Toplumsal üretim ve toplumsal üretim ilişkileri belli bir seviyeye ulaşmadan,
insanlığın nihayi kurtuluşunun da gerçekleşemeyeceği açıktır. Kendi tarihlerini
kendileri yapan insanlar, bunu sahip oldukları üretim ve üretim ilişkilerinden
bağımsız olarak başaramaz.
Üretici
güçler ile üretim ilişkileri arasındaki çelişme ya da bir başka söylemle;
emek-sermaye arasındaki çelişme olgunlaşmasına karşın öznel güçlerin hareketi
olmadan, emek sermayenin iktidarını deviremiyor. 2013 Haziran sonunda,
Mısır’da, tarihin en büyük kitle ayaklanması oldu. Bu maddi bir güçtü. Ancak bu
güce yön veren marksist bir düşünce değildi.
Eğer o kitle
Marksist düşünce ile hareket etmiş olsaydı, bugün iktidar, Mısır burjuvazisinin
elinde değil, Mısır proletaryası ve emekçilerin elinde olabilirdi. İşte,
düşüncenin maddi bir güç haline gelmesi, Mao’nun önemle üzerinde durarak
belirttiği, bilincin maddeye dönüşmesi önermesinin pratiksel görüngüsü budur.

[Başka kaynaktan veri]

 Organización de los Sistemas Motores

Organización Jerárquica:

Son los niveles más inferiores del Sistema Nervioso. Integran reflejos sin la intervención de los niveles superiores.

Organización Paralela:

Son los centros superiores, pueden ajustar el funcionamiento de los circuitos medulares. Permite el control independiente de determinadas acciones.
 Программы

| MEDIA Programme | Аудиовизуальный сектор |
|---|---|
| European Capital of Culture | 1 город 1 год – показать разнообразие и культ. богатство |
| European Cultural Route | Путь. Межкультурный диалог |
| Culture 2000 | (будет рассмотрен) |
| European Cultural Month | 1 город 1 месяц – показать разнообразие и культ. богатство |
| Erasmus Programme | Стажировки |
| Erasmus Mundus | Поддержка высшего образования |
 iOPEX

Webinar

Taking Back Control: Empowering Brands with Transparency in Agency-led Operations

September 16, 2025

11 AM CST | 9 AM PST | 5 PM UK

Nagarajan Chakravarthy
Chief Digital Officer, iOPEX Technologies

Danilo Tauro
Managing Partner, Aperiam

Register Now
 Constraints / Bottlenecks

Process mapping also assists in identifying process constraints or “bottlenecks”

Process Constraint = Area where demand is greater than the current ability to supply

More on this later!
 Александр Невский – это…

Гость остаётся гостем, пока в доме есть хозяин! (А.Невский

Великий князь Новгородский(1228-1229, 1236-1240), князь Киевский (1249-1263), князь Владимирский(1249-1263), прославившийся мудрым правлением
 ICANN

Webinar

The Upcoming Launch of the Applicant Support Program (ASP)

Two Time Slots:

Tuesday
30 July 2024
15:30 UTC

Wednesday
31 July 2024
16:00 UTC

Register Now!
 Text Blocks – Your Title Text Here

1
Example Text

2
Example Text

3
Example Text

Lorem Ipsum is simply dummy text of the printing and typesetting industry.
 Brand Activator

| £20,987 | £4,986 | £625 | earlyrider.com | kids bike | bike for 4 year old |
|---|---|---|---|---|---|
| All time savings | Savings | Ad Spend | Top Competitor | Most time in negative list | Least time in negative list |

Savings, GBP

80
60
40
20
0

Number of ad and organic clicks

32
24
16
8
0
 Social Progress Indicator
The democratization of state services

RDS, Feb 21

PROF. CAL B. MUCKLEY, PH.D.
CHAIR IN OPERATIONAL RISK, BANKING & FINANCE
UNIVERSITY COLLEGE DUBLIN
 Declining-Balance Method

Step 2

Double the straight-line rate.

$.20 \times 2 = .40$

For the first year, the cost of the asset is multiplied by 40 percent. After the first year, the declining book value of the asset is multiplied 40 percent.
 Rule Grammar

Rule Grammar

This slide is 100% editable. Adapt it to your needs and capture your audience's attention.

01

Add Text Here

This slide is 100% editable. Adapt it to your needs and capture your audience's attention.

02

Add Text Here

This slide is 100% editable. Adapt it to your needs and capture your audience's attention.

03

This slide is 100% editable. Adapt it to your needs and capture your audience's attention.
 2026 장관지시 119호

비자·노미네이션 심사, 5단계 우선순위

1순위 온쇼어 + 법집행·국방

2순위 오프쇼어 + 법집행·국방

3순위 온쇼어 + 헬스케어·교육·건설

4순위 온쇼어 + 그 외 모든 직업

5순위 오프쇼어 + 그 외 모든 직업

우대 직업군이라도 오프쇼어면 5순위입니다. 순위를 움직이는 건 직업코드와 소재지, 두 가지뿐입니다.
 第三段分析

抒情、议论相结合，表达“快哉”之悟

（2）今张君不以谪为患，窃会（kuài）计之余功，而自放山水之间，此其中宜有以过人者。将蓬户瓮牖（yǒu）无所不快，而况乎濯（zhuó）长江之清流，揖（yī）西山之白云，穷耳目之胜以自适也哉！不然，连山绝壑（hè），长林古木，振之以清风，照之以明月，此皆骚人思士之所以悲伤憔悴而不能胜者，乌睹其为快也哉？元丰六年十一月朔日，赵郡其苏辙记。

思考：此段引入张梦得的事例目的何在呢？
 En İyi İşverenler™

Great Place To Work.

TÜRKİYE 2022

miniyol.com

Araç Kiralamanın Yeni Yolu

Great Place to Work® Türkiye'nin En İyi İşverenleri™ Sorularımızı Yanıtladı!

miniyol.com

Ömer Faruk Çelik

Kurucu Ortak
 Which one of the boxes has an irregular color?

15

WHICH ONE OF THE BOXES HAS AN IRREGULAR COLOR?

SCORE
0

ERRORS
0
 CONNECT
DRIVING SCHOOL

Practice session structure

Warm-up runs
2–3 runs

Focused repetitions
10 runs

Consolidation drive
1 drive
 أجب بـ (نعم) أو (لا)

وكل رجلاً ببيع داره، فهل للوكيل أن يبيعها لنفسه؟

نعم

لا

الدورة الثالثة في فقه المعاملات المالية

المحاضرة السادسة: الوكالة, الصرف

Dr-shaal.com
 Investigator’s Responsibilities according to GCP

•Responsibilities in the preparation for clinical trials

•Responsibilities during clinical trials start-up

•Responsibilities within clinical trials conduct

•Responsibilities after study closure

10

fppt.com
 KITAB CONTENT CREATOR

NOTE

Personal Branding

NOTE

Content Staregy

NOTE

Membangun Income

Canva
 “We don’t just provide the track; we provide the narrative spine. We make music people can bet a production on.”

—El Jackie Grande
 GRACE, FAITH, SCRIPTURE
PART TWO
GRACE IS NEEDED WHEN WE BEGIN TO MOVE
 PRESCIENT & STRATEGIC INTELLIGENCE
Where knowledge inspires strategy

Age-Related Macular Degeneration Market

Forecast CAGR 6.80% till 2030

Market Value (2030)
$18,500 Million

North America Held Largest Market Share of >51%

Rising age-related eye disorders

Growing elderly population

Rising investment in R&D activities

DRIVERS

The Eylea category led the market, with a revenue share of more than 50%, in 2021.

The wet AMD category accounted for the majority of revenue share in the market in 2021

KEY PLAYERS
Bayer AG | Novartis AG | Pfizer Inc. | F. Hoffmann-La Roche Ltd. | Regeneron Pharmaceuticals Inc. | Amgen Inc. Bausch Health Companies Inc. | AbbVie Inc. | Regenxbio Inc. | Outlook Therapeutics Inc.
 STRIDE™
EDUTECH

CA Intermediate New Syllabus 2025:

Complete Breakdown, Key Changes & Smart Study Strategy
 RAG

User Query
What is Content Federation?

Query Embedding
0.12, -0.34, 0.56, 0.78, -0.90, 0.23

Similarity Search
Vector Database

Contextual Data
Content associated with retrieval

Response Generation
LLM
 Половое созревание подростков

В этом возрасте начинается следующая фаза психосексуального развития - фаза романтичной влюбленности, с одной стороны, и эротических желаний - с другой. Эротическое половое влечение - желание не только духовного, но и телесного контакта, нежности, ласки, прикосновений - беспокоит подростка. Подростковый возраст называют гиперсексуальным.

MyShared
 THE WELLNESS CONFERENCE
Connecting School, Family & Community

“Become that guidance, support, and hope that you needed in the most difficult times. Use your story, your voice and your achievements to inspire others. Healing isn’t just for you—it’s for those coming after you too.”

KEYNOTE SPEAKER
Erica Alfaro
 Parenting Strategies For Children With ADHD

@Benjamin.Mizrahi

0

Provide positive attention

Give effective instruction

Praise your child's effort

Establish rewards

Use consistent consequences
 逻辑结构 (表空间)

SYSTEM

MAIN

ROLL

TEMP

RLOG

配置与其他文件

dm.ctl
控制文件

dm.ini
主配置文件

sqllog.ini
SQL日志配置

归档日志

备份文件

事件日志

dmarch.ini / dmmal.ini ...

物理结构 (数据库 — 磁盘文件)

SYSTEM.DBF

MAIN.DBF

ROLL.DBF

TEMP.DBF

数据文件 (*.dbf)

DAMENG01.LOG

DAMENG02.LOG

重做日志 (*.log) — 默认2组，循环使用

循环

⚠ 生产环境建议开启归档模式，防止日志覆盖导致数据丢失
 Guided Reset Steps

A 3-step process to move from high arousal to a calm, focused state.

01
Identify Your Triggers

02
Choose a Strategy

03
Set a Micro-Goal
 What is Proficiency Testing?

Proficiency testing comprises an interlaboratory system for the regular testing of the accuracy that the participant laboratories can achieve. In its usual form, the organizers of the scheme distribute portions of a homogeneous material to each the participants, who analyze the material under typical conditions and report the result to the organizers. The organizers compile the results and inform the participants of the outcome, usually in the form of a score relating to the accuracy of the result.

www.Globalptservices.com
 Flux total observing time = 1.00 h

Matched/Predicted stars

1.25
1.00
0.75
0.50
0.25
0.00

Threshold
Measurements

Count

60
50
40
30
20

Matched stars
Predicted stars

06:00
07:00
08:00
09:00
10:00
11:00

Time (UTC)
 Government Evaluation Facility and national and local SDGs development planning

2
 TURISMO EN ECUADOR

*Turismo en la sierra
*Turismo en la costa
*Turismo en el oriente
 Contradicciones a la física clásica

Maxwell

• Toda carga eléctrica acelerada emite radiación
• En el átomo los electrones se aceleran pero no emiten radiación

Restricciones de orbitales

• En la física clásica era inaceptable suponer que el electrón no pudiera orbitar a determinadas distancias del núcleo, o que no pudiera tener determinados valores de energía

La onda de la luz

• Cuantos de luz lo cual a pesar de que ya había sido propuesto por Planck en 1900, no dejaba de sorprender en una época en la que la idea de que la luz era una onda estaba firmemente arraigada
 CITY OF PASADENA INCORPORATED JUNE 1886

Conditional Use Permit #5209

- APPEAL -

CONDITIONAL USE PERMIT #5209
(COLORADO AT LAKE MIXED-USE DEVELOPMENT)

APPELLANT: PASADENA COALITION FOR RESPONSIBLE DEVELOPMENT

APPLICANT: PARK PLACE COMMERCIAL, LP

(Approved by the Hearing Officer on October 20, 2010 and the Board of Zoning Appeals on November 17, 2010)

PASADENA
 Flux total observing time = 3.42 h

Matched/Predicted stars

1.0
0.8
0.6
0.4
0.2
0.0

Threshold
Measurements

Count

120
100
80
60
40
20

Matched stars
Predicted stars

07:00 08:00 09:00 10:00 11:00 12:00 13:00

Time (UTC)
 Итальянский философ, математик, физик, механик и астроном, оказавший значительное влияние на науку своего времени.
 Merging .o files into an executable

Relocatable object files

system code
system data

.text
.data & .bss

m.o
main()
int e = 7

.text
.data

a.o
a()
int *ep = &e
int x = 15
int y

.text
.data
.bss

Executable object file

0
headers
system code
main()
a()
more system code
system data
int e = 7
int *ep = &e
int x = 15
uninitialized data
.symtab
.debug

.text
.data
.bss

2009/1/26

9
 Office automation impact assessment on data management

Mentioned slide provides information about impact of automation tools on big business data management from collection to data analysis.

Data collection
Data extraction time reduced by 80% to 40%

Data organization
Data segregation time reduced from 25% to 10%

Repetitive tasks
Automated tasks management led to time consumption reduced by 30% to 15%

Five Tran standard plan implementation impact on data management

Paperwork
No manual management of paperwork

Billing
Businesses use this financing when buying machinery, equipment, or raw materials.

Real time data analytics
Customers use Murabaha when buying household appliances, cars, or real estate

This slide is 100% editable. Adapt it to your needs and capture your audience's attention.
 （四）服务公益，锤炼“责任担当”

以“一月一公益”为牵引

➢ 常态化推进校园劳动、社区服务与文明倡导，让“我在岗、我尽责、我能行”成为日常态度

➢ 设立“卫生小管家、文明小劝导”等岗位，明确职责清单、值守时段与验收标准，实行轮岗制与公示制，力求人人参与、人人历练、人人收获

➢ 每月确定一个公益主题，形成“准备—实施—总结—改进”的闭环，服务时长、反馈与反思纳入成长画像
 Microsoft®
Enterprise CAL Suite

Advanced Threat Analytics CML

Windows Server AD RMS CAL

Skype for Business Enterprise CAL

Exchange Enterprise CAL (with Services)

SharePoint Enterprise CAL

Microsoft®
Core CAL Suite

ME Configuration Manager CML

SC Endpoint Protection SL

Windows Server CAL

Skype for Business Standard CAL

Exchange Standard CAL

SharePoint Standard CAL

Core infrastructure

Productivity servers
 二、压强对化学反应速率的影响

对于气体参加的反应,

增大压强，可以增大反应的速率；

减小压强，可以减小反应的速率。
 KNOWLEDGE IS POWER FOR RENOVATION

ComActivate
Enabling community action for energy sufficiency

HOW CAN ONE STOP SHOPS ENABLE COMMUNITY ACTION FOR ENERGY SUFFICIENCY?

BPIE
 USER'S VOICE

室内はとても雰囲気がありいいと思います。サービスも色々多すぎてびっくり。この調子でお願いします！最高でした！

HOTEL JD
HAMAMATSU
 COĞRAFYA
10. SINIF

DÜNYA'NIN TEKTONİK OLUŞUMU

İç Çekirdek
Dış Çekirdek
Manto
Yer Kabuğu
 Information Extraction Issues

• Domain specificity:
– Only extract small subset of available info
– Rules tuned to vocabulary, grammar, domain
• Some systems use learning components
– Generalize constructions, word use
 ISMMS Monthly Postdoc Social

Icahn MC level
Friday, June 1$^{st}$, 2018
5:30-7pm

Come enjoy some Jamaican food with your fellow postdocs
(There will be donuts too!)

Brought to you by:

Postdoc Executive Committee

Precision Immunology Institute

Düşüncenin madde üzerindeki etkisine ilişkin Mao’da bundan başka bir şey
bulunmaz.
Ama Lenin’de
düşünce ve bilgi üzerine daha etkin belirlemeler bulunur. Felsefe
Defteri’ndeki, “Bilgi teorisinde pratiğin yeri” başlıklı notunda:
“… nesnel
dünyayı sadece yansıtmakla kalmaz insan bilinci, yaratır aynı zamanda”[4] der.
“İdealist”
Lenin(!)
Lenin’e göre
insan bilinci sadece nesneyi yansıtmakla kalmıyor, aynı zamanda nesneyi
yaratıyor. Özneyi, aynayla karıştıranlara cevaptır bu. Bilinç, maddenin bir
yansıması ama aynı zamanda o, maddeyi değiştiren, dönüştüren ve yaratan bir
içkinliğe de sahiptir.
Verili
durumun değiştirilmesi diğer felsefelerin sorunu olmamıştır ama diyalektik
materyalist felsefenin en temel sorunu olmuştur. Mao, düşüncenin diyalektiğini
bu temelde ele almıştır. Mao’nun “bilincin maddeye dönüşebilirliği” tezini
eleştirenler ve bunda “idealizm” bulanlar ise verili durumu yorumlamakla
yetinmeyi öne çıkardıkların ayrımında bile olmadıkları gibi “düşüncenin maddeye
dönüşmesi”ni inkar etmekle de maddenin içeriğini boşaltarak, madde ve bilinç
ilişkisi karşısında materyalist diyalektikten uzaklaştıklarının, ne yazık ki
ayrımında olamamışlardır.
ÇKP, 1933
yılında Mao’nun görüşlerini kabul etmeseydi Çin devrimi gerçekleşemeyebilirdi.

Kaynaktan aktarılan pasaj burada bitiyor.